Вот про нянюшку он зря сказал. Бояре заулыбались: малец, мол, всё за нянюшкин подол придерживается, небось подумали.
Олег продолжил твёрдо:
— Словом, обезмужела наша Рязань! — Слово было корявым, неудачным, зато упало в полумрак палаты тяжело, как камень, враз погасив все улыбки, ибо было точным: ордынские налёты, а потом чёрный мор[4] словно выкосили всё мужское население Рязанской земли. — Так что войны с Москвой не будет! Вглубь московских пределов мы не пойдём! Дай бог силы и разумения Лопасню удержать. — Он нахмурился и, чувствуя, как заливает лицо горячей волной прихлынувшая к щекам кровь, сел, упрямо вздёрнув подбородок.
Все молчали.
Олег ждал чего угодно — возражений, яростных споров, криков, может быть, даже насмешек над его молодой горячей неопытностью, но не такого тягучего молчания и полной тишины. Захотелось встать и убежать. Усилием воли он сдержался, только крепче вцепился в подлокотники кресла, словно черпая уверенность в теплом дереве, которое помнило прикосновения рук отца, деда, прадеда, прапрадеда...
Встал дворский Кореев.
— Письмо о твоём решении тысяцкому в Лопасню с гонцом послать или с боярином? — спросил он.
— С гонцом, — с трудом разлепил губы мальчик.
— Дозволь идти, готовить письмо... — произнёс Кореев и добавил, со значением выделив это слово, — князь.
От неожиданности, что так всё обернулось, Олег только кивнул. Получилось гордо и величественно.
Дворский вышел. Вслед за ним, кланяясь, потянулись к двери старшие дружинники. Олег дёрнулся было, чтобы встать, но наткнулся взглядом на дядьку, старого боярина Алексича. Тот едва заметно качал головой: сиди, мол.
Олег остался сидеть.
Затем один за другим палату стали покидать бояре. Седобородые, могучие, израненные в боях, многие служили ещё его деду, они кланялись и молча выходили, оставляя его, мальчишку, простоволосого, в обыденной льняной рубашке, на рязанском столе — князем!
Вечером Олег, Захлёбываясь и путаясь в словах, снова и снова пересказывал друзьям всё, что произошло в палате.
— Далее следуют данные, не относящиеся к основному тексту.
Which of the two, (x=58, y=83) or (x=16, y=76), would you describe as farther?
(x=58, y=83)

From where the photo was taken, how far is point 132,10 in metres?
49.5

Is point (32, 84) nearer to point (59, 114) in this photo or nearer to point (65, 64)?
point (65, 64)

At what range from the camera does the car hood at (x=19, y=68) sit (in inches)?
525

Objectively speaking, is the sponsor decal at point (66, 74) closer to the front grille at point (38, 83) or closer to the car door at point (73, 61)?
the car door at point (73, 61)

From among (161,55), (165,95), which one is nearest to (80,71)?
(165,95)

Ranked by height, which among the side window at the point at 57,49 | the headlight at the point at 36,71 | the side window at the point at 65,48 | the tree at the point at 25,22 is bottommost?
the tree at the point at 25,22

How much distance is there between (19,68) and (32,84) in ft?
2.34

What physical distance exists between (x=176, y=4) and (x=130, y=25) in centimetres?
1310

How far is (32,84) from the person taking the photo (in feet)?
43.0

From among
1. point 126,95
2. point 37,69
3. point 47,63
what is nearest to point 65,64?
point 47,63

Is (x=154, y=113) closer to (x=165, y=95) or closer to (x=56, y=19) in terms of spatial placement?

Епишка слушал его с горящими глазами и требовал всё новых подробностей. Васята же быстро утратил интерес к рассказу и только изредка кивал, словно сам был свидетелем и участником дневного действа.
Вошёл дядька, старый Алексия, выпестовавший ещё князя Ивана, отца Олега. Мальчики встали.
Алексия тяжело сел на лавку, отдышался после подъёма по крутой лестнице в горницу и стал разглядывать Олега так, словно видел его впервые.
— Что глядишь, боярин? Я там что-то не так сказал?
— В том-то и дело, князь, что всё ты сказал так, как надо. Как и взрослому не каждому додуматься.
— Я как узнал, что вы без меня... что Милославский на княжеский стол сел и думу правит... у меня будто в глазах потемнело! Пришёл, сел, надо что-то говорить, а что — не знаю, — в который раз принялся повторять Олег. — Даже, не соображу, как я про жёнок с топорами вспомнил.
— Всё ты верно, по уму молвил. — Дядька устроился на лавке поудобнее. — Иван Иванович Московский, хоть и родной брат Симеону, нрав имеет тихий, воевать за Лопасню не станет. Приходилось мне в Москве бывать, и не раз. Москва, она ведь не за горами. Там чихнут — у нас здоровкаются. — Дядька задумался и некоторое время смотрел молча поверх голов мальчишек, словно вспоминая молодые годы и частые поездки в Залесье: в Москву, Владимир, Новгород. — Надо бы тебе, князь, грека, учёного полемиста, из Царьграда выписать, — неожиданно заключил он.
— Полемист — это кто? — спросил Васята.
— А вот приедет учёный грек, и узнаешь, кто такой полемист и с какой кашей его едят, — усмехнулся дядька.
— Полемист — это тот, кто спорить умеет, — сказал Епишка.
— Ты откуда знаешь?
— Читал, боярин.
— А ты, князь, читал?
Олег промолчал.
— Он всё больше про стратигов в книжках выискивает, — поспешил заступиться за друга Васята.
— А ты в это время мечом на бронном дворе машешь, — сказал с лёгким укором старый боярин. — Хотя не спорю, мечом владеть надобно и боярскому сыну[5], и боярину, и князю, а не только дружиннику.